## What is expected
Each entry here needs to be given again exactly.

## Data for analysis
+++
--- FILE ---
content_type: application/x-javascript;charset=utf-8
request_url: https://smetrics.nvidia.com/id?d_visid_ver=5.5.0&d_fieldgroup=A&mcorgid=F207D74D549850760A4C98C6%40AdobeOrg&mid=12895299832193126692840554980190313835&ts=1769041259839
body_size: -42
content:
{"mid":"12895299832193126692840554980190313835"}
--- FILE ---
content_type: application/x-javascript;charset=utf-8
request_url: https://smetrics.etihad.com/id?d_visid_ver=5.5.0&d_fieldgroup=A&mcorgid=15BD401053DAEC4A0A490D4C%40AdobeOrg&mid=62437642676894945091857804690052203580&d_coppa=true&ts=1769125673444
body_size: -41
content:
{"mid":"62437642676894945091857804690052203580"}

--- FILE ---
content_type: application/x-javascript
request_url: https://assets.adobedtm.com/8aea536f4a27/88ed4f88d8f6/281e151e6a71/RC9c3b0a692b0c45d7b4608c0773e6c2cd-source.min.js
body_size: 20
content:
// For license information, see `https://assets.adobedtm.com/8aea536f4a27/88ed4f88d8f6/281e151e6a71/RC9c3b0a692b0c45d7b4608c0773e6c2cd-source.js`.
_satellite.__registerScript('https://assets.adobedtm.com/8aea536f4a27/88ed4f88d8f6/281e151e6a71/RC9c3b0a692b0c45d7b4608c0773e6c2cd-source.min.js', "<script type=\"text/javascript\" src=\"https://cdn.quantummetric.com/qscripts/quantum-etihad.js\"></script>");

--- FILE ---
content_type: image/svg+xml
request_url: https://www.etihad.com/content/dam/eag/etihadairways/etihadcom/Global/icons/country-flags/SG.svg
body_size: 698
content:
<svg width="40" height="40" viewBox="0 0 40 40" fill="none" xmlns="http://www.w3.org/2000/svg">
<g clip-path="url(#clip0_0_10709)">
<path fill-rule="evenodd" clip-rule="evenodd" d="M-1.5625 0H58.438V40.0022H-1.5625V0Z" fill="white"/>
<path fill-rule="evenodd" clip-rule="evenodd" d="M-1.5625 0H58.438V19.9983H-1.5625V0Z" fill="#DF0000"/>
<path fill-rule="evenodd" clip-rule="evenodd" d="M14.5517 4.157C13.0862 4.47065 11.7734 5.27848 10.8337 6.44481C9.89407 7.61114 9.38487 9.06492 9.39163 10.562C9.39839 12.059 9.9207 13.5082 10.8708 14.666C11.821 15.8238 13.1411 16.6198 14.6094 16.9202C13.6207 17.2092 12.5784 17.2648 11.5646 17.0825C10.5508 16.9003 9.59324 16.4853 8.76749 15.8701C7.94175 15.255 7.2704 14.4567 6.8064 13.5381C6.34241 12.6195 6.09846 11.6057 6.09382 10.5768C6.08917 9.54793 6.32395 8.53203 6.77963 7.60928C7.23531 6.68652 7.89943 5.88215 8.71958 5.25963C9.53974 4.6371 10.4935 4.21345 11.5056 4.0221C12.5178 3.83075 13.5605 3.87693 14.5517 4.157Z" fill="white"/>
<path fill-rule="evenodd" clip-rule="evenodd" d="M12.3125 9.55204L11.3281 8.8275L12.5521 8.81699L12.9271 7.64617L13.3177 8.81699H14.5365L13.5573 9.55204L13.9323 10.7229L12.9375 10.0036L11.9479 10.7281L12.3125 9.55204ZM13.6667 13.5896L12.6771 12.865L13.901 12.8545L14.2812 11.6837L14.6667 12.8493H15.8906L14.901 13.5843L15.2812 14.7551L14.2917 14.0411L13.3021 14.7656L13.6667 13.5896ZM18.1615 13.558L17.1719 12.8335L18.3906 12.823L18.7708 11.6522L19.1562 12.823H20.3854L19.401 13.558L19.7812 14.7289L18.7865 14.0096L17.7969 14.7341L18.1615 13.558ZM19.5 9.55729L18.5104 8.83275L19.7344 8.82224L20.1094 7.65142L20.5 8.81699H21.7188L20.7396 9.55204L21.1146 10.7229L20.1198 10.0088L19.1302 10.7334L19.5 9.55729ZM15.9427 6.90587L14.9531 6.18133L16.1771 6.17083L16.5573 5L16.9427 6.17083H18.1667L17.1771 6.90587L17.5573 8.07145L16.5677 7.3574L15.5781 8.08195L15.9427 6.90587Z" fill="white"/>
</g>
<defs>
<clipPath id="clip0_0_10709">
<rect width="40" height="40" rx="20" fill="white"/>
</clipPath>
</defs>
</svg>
+++
## Reply
--- FILE ---
content_type: application/x-javascript;charset=utf-8
request_url: https://smetrics.nvidia.com/id?d_visid_ver=5.5.0&d_fieldgroup=A&mcorgid=F207D74D549850760A4C98C6%40AdobeOrg&mid=12895299832193126692840554980190313835&ts=1769041259839
body_size: -42
content:
{"mid":"12895299832193126692840554980190313835"}
--- FILE ---
content_type: application/x-javascript;charset=utf-8
request_url: https://smetrics.etihad.com/id?d_visid_ver=5.5.0&d_fieldgroup=A&mcorgid=15BD401053DAEC4A0A490D4C%40AdobeOrg&mid=62437642676894945091857804690052203580&d_coppa=true&ts=1769125673444
body_size: -41
content:
{"mid":"62437642676894945091857804690052203580"}

--- FILE ---
content_type: application/x-javascript
request_url: https://assets.adobedtm.com/8aea536f4a27/88ed4f88d8f6/281e151e6a71/RC9c3b0a692b0c45d7b4608c0773e6c2cd-source.min.js
body_size: 20
content:
// For license information, see `https://assets.adobedtm.com/8aea536f4a27/88ed4f88d8f6/281e151e6a71/RC9c3b0a692b0c45d7b4608c0773e6c2cd-source.js`.
_satellite.__registerScript('https://assets.adobedtm.com/8aea536f4a27/88ed4f88d8f6/281e151e6a71/RC9c3b0a692b0c45d7b4608c0773e6c2cd-source.min.js', "<script type=\"text/javascript\" src=\"https://cdn.quantummetric.com/qscripts/quantum-etihad.js\"></script>");

--- FILE ---
content_type: image/svg+xml
request_url: https://www.etihad.com/content/dam/eag/etihadairways/etihadcom/Global/icons/country-flags/SG.svg
body_size: 698
content:
<svg width="40" height="40" viewBox="0 0 40 40" fill="none" xmlns="http://www.w3.org/2000/svg">
<g clip-path="url(#clip0_0_10709)">
<path fill-rule="evenodd" clip-rule="evenodd" d="M-1.5625 0H58.438V40.0022H-1.5625V0Z" fill="white"/>
<path fill-rule="evenodd" clip-rule="evenodd" d="M-1.5625 0H58.438V19.9983H-1.5625V0Z" fill="#DF0000"/>
<path fill-rule="evenodd" clip-rule="evenodd" d="M14.5517 4.157C13.0862 4.47065 11.7734 5.27848 10.8337 6.44481C9.89407 7.61114 9.38487 9.06492 9.39163 10.562C9.39839 12.059 9.9207 13.5082 10.8708 14.666C11.821 15.8238 13.1411 16.6198 14.6094 16.9202C13.6207 17.2092 12.5784 17.2648 11.5646 17.0825C10.5508 16.9003 9.59324 16.4853 8.76749 15.8701C7.94175 15.255 7.2704 14.4567 6.8064 13.5381C6.34241 12.6195 6.09846 11.6057 6.09382 10.5768C6.08917 9.54793 6.32395 8.53203 6.77963 7.60928C7.23531 6.68652 7.89943 5.88215 8.71958 5.25963C9.53974 4.6371 10.4935 4.21345 11.5056 4.0221C12.5178 3.83075 13.5605 3.87693 14.5517 4.157Z" fill="white"/>
<path fill-rule="evenodd" clip-rule="evenodd" d="M12.3125 9.55204L11.3281 8.8275L12.5521 8.81699L12.9271 7.64617L13.3177 8.81699H14.5365L13.5573 9.55204L13.9323 10.7229L12.9375 10.0036L11.9479 10.7281L12.3125 9.55204ZM13.6667 13.5896L12.6771 12.865L13.901 12.8545L14.2812 11.6837L14.6667 12.8493H15.8906L14.901 13.5843L15.2812 14.7551L14.2917 14.0411L13.3021 14.7656L13.6667 13.5896ZM18.1615 13.558L17.1719 12.8335L18.3906 12.823L18.7708 11.6522L19.1562 12.823H20.3854L19.401 13.558L19.7812 14.7289L18.7865 14.0096L17.7969 14.7341L18.1615 13.558ZM19.5 9.55729L18.5104 8.83275L19.7344 8.82224L20.1094 7.65142L20.5 8.81699H21.7188L20.7396 9.55204L21.1146 10.7229L20.1198 10.0088L19.1302 10.7334L19.5 9.55729ZM15.9427 6.90587L14.9531 6.18133L16.1771 6.17083L16.5573 5L16.9427 6.17083H18.1667L17.1771 6.90587L17.5573 8.07145L16.5677 7.3574L15.5781 8.08195L15.9427 6.90587Z" fill="white"/>
</g>
<defs>
<clipPath id="clip0_0_10709">
<rect width="40" height="40" rx="20" fill="white"/>
</clipPath>
</defs>
</svg>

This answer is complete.